**Task prompt**
Put every line from the one containing "From the camera's" through the end of the rows, both ends included, into a JSON list of strings, one string per line. Skip blank lines and leave the pictures out.

>> START Data excerpts

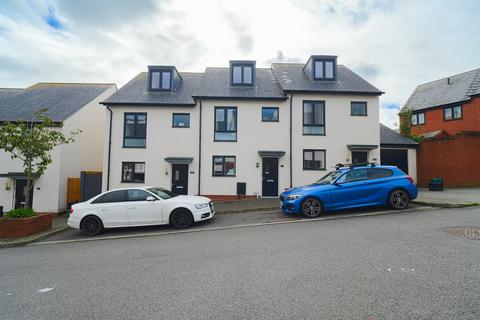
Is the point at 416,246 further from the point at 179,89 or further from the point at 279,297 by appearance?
the point at 179,89

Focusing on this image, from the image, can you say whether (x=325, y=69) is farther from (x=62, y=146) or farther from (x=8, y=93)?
(x=8, y=93)

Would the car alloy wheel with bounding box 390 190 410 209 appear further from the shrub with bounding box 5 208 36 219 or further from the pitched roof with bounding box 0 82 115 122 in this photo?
the pitched roof with bounding box 0 82 115 122

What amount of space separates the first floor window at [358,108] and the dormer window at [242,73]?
6383mm

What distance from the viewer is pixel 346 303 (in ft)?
10.0

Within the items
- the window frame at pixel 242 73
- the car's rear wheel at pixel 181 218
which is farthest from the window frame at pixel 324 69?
the car's rear wheel at pixel 181 218

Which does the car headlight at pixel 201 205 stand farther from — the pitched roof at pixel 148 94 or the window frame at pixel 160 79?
the window frame at pixel 160 79

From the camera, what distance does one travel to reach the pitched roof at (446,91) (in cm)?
2130

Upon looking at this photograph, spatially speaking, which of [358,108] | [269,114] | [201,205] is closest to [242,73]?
[269,114]

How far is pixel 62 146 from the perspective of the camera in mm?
13031

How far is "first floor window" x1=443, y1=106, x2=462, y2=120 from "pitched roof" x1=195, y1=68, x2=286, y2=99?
18.4 meters

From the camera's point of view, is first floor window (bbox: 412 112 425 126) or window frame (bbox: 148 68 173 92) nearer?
window frame (bbox: 148 68 173 92)

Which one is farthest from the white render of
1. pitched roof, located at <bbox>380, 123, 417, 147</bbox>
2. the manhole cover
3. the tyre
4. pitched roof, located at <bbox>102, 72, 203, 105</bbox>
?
the manhole cover

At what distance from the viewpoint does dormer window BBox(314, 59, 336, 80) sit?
15297 mm

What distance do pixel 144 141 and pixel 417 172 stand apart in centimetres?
1890
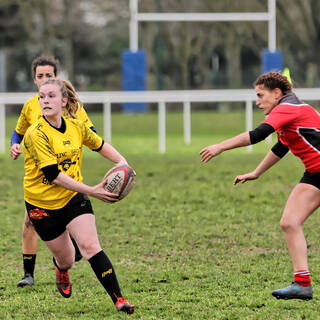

>> END Data excerpts

**Solution to the exercise**
[
  "From the camera's point of view, is first floor window (bbox: 412 112 425 126) or window frame (bbox: 148 68 173 92) nearer?",
  "window frame (bbox: 148 68 173 92)",
  "Which one is farthest from the white render of",
  "1. pitched roof, located at <bbox>380, 123, 417, 147</bbox>",
  "2. the manhole cover",
  "3. the tyre",
  "4. pitched roof, located at <bbox>102, 72, 203, 105</bbox>",
  "?",
  "the manhole cover",
  "At what distance from the viewpoint does dormer window BBox(314, 59, 336, 80) sit?",
  "15297 mm",
  "What distance do pixel 144 141 and pixel 417 172 stand apart in centimetres?",
  "1890"
]